“Why make her a factory girl?”

He threw up his hands and subsided.

Cleeburg took to pacing the floor. “Look here, Jane,” he said finally, “let’s get a line on this. You’ve given ’em a fashion plate for three solid years. Show ’em you can do something else. Otherwise they’ll get sick and tired of you. This part’s great—just what you need. You act through the first two acts and in the last you splurge. What more do you want?”

“I want it understood that I’m the star of the production!”

“Well, it is. Nobody else has a chance. Good Lord, Burke’s speeches are just feeders! You’ve got—everything.”

“I don’t see it.”

The dramatist, who was sufficiently famous to be [87] ]independent of stars, rose. “Under the circumstances, there’s no need to read further.”

“Hold on! Hold on!” Cleeburg clutched his arm. “Don’t take it like that, old man. Let’s go into the thing and see what can be done to please all parties.”

They did go into it for three long hours, at the end of which Jane Goring insisted that she must have luncheon.

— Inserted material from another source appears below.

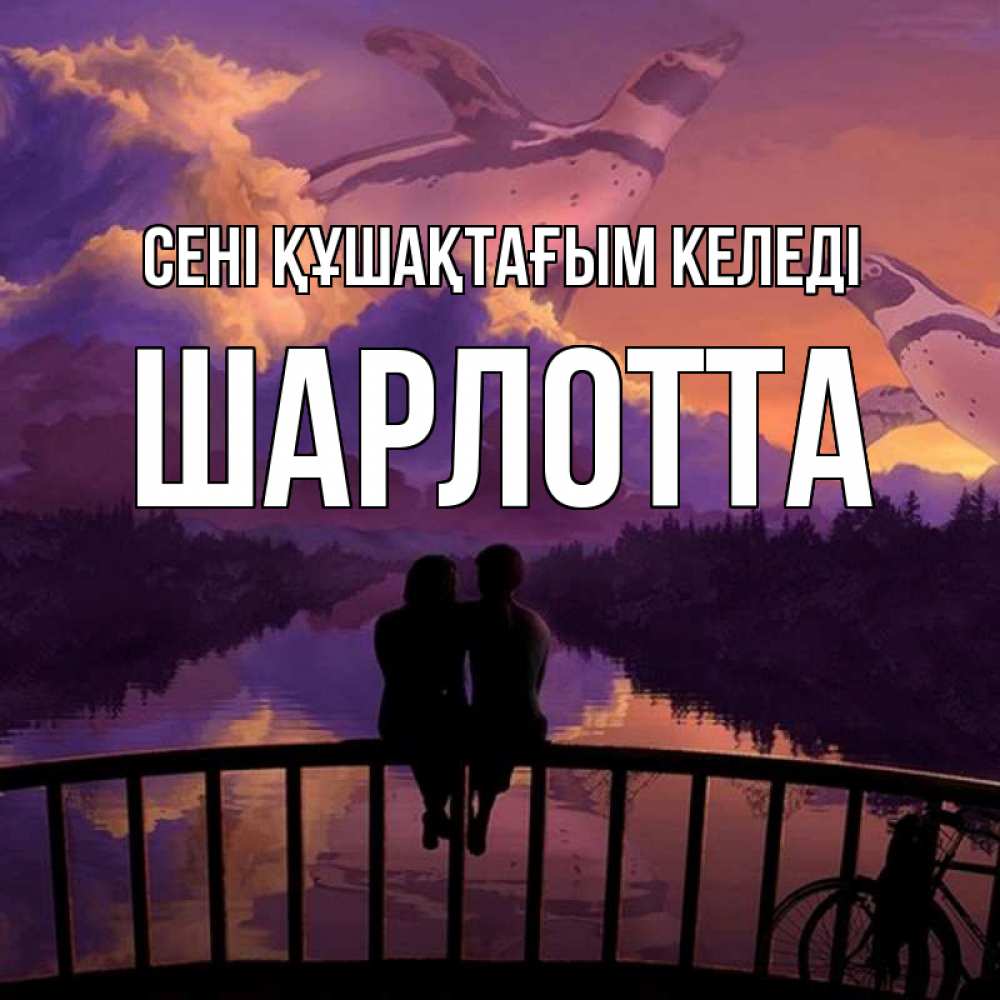 Күн сайын ашық хат с именем, Шарлотта сені құшақтағым келеді парочка сидит на мосте или на набережной Онлайн тегін жүктеп алу тілектері бар керемет карта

She was as unruffled as when she had entered—and as firm. Cleeburg was mopping his brow. Through his glasses the playwright’s eyes were blazing. It was then two forty-five. By that hour they had compromised to the extent of cutting some of the hero’s long speeches and giving her a chance to change her costume in the last act.

At luncheon Cleeburg consumed little more than whiskey and soda, and wondered why he got no cooler. Likewise he swore at the twittering of the birds and the distant clang of street cars.